---------- DATA BLOCK ----------
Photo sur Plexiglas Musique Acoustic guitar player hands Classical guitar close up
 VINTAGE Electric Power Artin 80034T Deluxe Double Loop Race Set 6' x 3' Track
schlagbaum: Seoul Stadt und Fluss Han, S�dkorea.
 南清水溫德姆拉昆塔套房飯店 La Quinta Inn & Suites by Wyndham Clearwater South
----------
**WORK TO COMPLETE:** All of the material must be given again without any change.

**RESULT FOR THIS EXERCISE:**
Photo sur Plexiglas Musique Acoustic guitar player hands Classical guitar close up
 VINTAGE Electric Power Artin 80034T Deluxe Double Loop Race Set 6' x 3' Track
schlagbaum: Seoul Stadt und Fluss Han, S�dkorea.
 南清水溫德姆拉昆塔套房飯店 La Quinta Inn & Suites by Wyndham Clearwater South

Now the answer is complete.